# SUPPLIED PASSAGE
Changes in the epigenome are directly attributable to individual and combined effects of genetics, environment, or stochasticity. It has been hypothesized that stochasticity has a role in epigenetic variability. Indeed, a stochastic process has some elements of noise or randomness resulting in different outcomes, given similar initial conditions. In epigenetics, stochasticity refers to a process where epigenetic factors can ‘mutate’ in the absence of any detectable environmental influence, e.g., no fidelity during DNA methylation replication10. However, the part attributable to stochasticity is hardly quantifiable. One aspect of epigenetic stochasticity is hypervariable methylation. We call epigenetic drift the spontaneous changes in cell methylome over time. Experimental evidence for epigenetic drift in humans comes from longitudinal studies of monozygotic twin methylomes31,32,33. For example, methylation across the promoters of three genes (dopamine receptor 4, serotonin transporter, and X-linked monoamine oxidase) was quantified in a large number of monozygotic and dizygotic twins at 5 and 10 years of age34. This study reported that even genetically identical organisms show evidence of epigenetic drift with age. Previous twin studies also suggested that intra-pair methylomic changes might reflect complex, cumulative phenomena including stochastic effects occurring over decades of life, from birth to the time of molecular investigation. Our study bears similarities to this approach by controlling for the genetic variability using intra-individual comparison, with samples before and after disease onset. Though samples provided by discordant monozygotic twins are rare, our approach could be developed on a larger scale. Moreover, the longitudinal assessment explores the epigenetic drift occurring during the onset of a disease, whereas epigenetic drift in twins could be slower and less related to pathophysiology.

# Collection entries
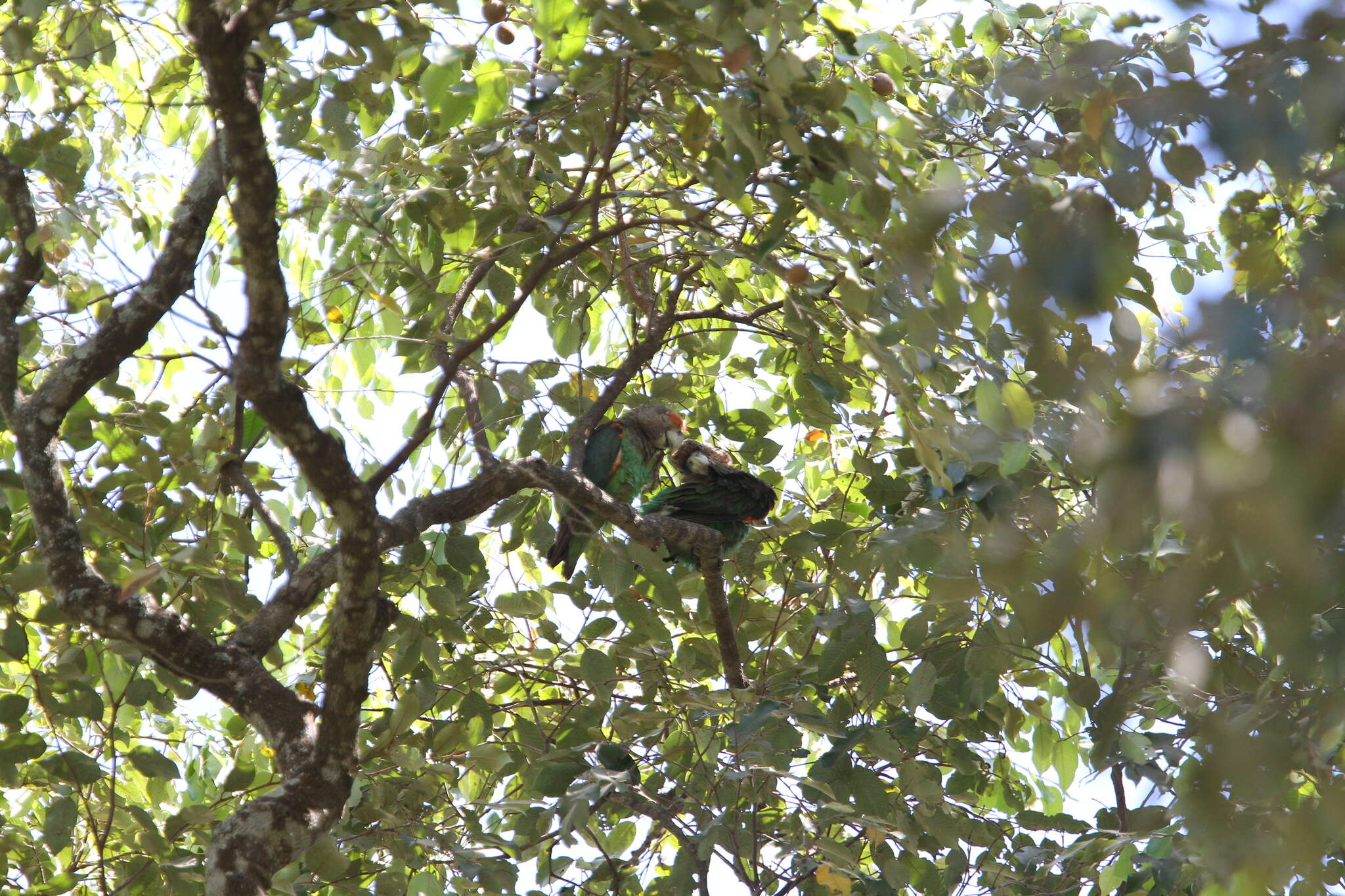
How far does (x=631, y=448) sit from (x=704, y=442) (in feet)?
0.96

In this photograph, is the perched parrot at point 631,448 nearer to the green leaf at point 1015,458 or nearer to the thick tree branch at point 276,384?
the thick tree branch at point 276,384

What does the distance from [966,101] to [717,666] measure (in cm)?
189

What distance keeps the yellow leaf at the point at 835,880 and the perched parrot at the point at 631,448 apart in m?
1.45

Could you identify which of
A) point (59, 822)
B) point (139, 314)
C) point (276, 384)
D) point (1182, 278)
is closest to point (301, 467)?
point (276, 384)

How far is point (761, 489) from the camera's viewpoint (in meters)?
3.52

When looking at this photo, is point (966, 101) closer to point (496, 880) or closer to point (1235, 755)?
point (496, 880)

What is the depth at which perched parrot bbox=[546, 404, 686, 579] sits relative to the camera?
3869mm

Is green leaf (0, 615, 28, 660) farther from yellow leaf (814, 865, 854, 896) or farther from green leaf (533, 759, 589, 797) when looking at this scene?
yellow leaf (814, 865, 854, 896)

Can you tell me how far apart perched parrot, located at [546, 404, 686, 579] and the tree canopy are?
0.17 metres

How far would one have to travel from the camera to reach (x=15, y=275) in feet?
8.26

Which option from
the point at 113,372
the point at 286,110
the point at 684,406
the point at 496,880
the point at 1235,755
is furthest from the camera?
the point at 684,406

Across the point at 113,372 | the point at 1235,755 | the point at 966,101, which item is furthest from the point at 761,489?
the point at 1235,755

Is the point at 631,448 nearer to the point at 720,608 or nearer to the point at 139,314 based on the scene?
the point at 720,608

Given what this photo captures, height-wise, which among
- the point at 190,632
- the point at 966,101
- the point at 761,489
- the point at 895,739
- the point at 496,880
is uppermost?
the point at 966,101
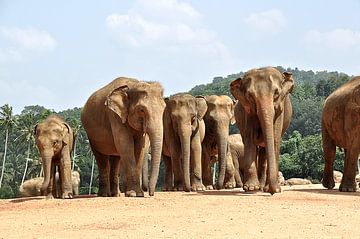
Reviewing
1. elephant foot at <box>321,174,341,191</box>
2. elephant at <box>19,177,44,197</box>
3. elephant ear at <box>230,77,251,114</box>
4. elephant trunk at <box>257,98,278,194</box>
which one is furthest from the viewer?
elephant at <box>19,177,44,197</box>

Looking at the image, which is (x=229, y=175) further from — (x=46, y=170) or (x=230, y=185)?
(x=46, y=170)

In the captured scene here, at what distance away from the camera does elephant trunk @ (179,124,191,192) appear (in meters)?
16.6

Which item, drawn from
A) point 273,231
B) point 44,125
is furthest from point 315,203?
point 44,125

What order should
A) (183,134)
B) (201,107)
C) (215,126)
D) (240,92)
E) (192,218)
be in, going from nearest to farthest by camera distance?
(192,218), (240,92), (183,134), (201,107), (215,126)

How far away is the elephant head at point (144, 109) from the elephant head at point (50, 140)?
7.41ft

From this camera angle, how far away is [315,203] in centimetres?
1207

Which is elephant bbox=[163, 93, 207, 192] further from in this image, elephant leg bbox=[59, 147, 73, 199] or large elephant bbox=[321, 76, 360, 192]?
large elephant bbox=[321, 76, 360, 192]

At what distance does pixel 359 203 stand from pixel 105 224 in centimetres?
505

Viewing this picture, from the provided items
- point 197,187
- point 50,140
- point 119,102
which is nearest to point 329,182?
point 197,187

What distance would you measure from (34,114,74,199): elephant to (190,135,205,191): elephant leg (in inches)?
132

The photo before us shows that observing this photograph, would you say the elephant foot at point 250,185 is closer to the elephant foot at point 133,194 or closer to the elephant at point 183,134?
the elephant foot at point 133,194

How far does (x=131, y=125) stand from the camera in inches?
583

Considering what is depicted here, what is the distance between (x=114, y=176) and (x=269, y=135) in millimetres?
4991

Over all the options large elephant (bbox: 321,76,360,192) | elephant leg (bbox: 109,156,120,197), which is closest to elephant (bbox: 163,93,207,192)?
elephant leg (bbox: 109,156,120,197)
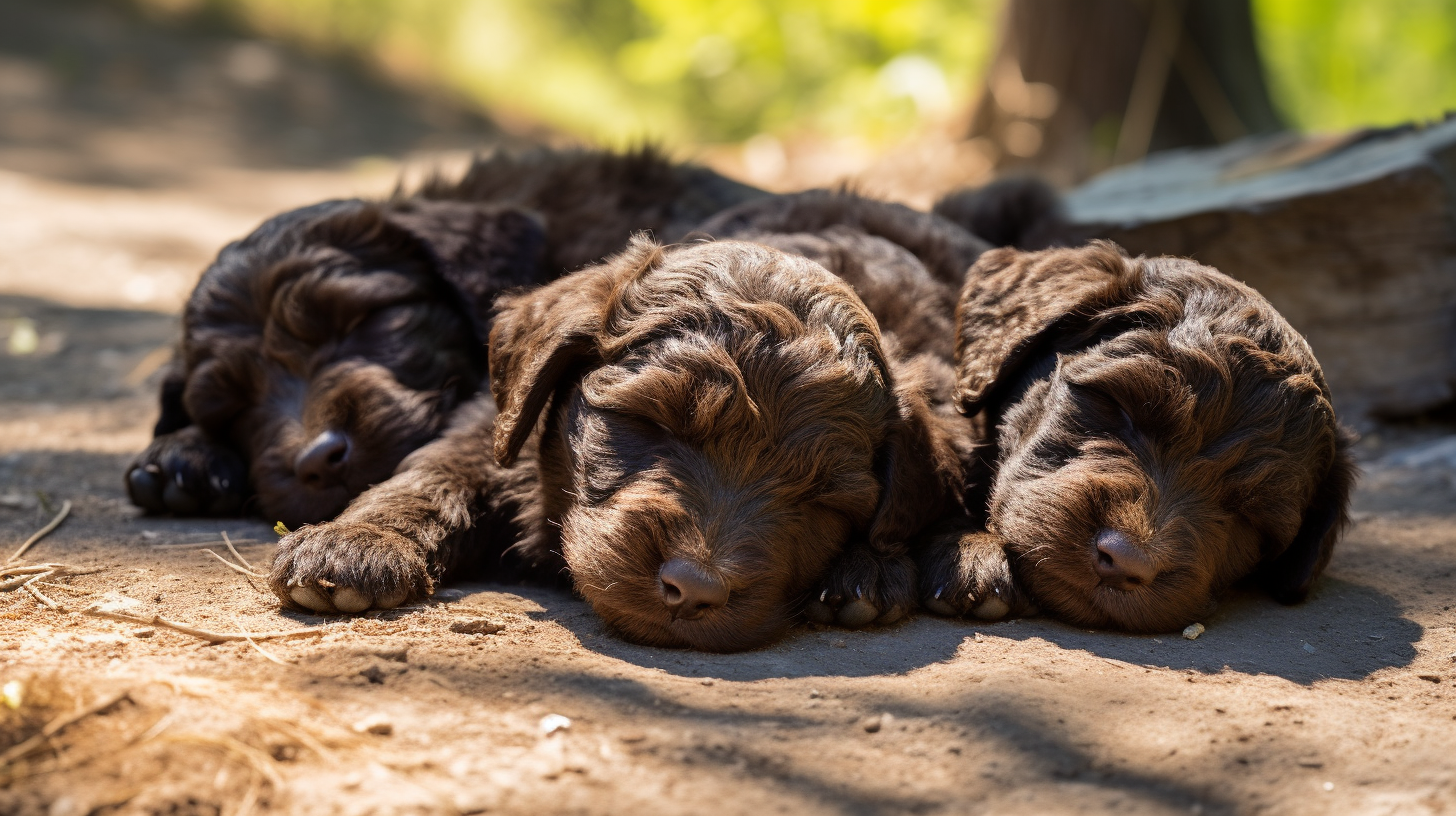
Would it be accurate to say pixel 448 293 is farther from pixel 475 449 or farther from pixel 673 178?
pixel 673 178

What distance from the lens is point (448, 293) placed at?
5312 mm

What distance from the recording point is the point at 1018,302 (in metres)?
4.47

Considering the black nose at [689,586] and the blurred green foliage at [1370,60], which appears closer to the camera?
the black nose at [689,586]

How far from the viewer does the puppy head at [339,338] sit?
478 centimetres

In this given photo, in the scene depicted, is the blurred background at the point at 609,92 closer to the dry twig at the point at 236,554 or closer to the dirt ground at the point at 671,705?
the dry twig at the point at 236,554

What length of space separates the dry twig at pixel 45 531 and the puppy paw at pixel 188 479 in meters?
0.26

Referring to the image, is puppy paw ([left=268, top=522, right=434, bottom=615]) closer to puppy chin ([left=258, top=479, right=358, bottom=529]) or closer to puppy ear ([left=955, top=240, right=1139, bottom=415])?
puppy chin ([left=258, top=479, right=358, bottom=529])

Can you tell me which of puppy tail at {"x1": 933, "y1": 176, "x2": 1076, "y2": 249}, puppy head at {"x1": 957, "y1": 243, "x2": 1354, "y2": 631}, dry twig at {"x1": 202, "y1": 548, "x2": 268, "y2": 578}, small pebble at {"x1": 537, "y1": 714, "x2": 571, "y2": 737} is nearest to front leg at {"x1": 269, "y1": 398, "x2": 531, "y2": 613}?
dry twig at {"x1": 202, "y1": 548, "x2": 268, "y2": 578}

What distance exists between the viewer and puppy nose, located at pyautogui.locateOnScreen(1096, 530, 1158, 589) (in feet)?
12.2

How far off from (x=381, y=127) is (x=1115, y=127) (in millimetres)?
11162

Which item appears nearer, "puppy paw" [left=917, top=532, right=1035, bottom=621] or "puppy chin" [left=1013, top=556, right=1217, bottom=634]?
"puppy chin" [left=1013, top=556, right=1217, bottom=634]

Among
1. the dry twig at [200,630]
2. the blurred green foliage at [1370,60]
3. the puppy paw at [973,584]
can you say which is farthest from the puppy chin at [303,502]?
the blurred green foliage at [1370,60]

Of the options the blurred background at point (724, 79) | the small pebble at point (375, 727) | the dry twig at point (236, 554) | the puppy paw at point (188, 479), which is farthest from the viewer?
the blurred background at point (724, 79)

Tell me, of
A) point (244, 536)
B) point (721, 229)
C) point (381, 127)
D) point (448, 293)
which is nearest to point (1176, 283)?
point (721, 229)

# BRIEF 1
In the passage on epigenetic drift, which three genes had their promoter methylation measured in twins at 5 and 10 years of age?
# BRIEF 2
Can you take the passage on epigenetic drift further, picking up right after its final sentence?

# FINAL ANSWER 1
Dopamine receptor 4, the serotonin transporter, and X-linked monoamine oxidase.

# FINAL ANSWER 2
Some limitations of the present study should be mentioned. First, sample size is limited, which needs future replication. Second, we used a methylation chip that offers a limited coverage, compared to the number of CpGs in the genome. Thus, potential variable probes located in uncovered genomic regions have been omitted. Third, the extent to which the present peripheral marker-based findings reflect methylation processes in the brain cannot be firmly established. Yet, it is noteworthy that concordant blood and brain methylation levels were reported35. Finally, we cannot exclude the possibility that in some individuals, methylation changes could be related to antipsychotic treatment initiation. Changes in the HBM, CTSH, and PCSK9 genes notably occur only in individuals with antipsychotic treatment initiation. On the contrary, changes in individuals without psychotropic drug initiation, such as RAC1 and SPHK1, are unlikely to be due to treatment. Finally, even though the results based on data from non-converters were ruled out, we cannot assert with certainty that the methylation variability observed in converters is specific to the emergence of psychosis.

In summary, few statistical methods have been developed to investigate epigenetic stochasticity. We propose to generalize two methods applicable to methylomic beadchips, namely (i) searching for CpG sites with large variability by comparing medians, and (ii) searching for private epimutations by comparing variances to identify outliers. Though our approach enables detection of rare events and analysis of individual characteristics, developing new statistical approaches will be useful to address the heterogeneity of complex diseases. The present results support the theoretical assumption that DNA methylation variability may contribute to the complex, heterogeneous pathophysiology of conversion to psychosis.